Aujourd'hui, nous commémorons le premier anniversaire de la triste guerre d'agression menée par la Russie contre l'Ukraine. Nous avons donc pensé partager quelques réflexions que nous avons eues avec le public intéressé dans une contribution de blog.

Impérialisme et manque d’attractivité de la Russie

Quelles sont les raisons fondamentales pour lesquelles cette guerre a éclaté ? 

Ceux qui s’y connaissent en géopolitique connaissent la malédiction de Thucydide, selon laquelle la cause de nombreuses guerres est la montée d’une nouvelle puissance qui remet en question le statu quo dominé par la puissance hégémonique. Cette malédiction peut être considérée comme la raison des tensions croissantes actuelles entre les Etats-Unis et la Chine, mais elle n’explique pas pourquoi la Russie a cherché la guerre avec l’Ukraine. Une guerre qui, soit dit en passant, a débuté dès 2014 avec l’annexion illégale de la Crimée et l’occupation d’une partie du Donbass, et pas seulement avec l’escalade que Poutine a déclarée unilatéralement il y a un an.

Non, les raisons profondes de cette guerre résident dans le manque d’attractivité du « modèle » russe : autoritarisme, kleptocratie, emprisonnement de journalistes, d’opposants et de simples citoyens, élections non libres, apathie de l’économie basée principalement sur l’exploitation des ressources naturelles comme le gaz et le pétrole, endoctrinement et militarisation de la jeunesse dans les écoles. Ces tendances traversent la société russe depuis des années et, malheureusement, il n’y a pas eu et il n’y a toujours pas de signes d’un changement prochain en Russie. Qui s’étonne alors que la grande majorité des Ukrainiens, malgré leur proximité culturelle avec les Russes (orthodoxie, écriture cyrillique), aient voulu, comme nombre de leurs anciens compagnons d’infortune de l’époque soviétique, prendre le chemin de l’Ouest libre et économiquement fort (OTAN et UE) ? A leur place, en tant que peuple souverain, aurions-nous fait un choix différent ?

C’est là qu’intervient le deuxième facteur : la vision impérialiste que Poutine et une grande partie du peuple russe ont d’eux-mêmes, qui ne peuvent ou ne veulent pas accepter que l’Ukraine (ainsi que d’autres États de l’ancienne sphère soviétique) puisse décider librement, en tant qu’État indépendant et souverain, avec qui elle commerce ou s’allie.

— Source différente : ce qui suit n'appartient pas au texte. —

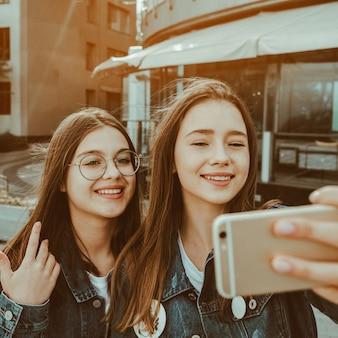 Dos chicas felices mejores amigas transmitiendo video en vivo en la calle de la ciudad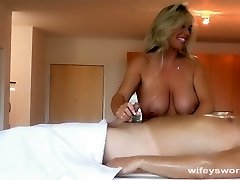 Busty MILF Gives Oil Massage And Hj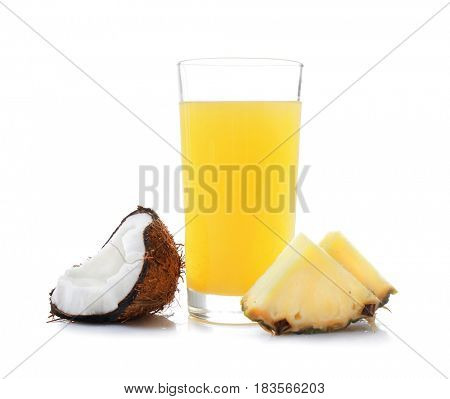 Glass with juice, slices of delicious pineapple and fresh coconut half on white background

Une image cohérente se dégage des discours et des actes de Poutine : pour le maître du Kremlin, l’Ukraine doit rester sous l’influence russe, quel qu’en soit le prix ! Mais au lieu de réformer son pays et de le rendre plus attractif, Poutine a choisi le contraire : il a envoyé des colonnes de chars et des forces aéroportées à Kyiv pour prendre l’Ukraine par surprise et la décapiter politiquement.

Cela nous rappelle les paroles de la princesse Leia dans Star Wars : 

« The more you tighten your grip, […] the more star systems will slip through your fingers »

Les dernières sympathies qui existaient encore pour les Russes en Ukraine se sont envolées avec le premier coup de canon à l’aube du 24 février 2022. Et au plus tard après la révélation du massacre de Boutcha, elles ont été définitivement enterrées.

La longue ombre de l’histoire

L’histoire se répète rarement à l’identique, mais elle est riche d’enseignements pour tous ceux qui s’y intéressent. Et la Russie prétend raisonner en termes d’histoire, alors nous aimerions partager ici quelques réflexions.

Lorsque le rédacteur en chef de la NZZ écrit le 24 février 2023 dans un éditorial qu’avec la guerre contre l’Ukraine, la Russie a attaqué un autre Etat pour la première fois de son histoire, on peut se demander avec quel sérieux notre presse a lu les livres d’histoire : où sont les nombreuses guerres menées par la Russie tsariste contre la Pologne, la Suède et les Ottomans ? Où est la guerre d’hiver que l’Union soviétique a lancée contre la Finlande en 1939 ou la campagne contre la Pologne que Staline s’est partagée avec Hitler, ce qui, comme on le sait, a déclenché la deuxième guerre mondiale ? Le fait que des chars dépêchés par le Kremlin aient roulé en 1956 à Budapest, en 1968 à Prague et en 2008 en Géorgie est tout aussi pompeusement ignoré.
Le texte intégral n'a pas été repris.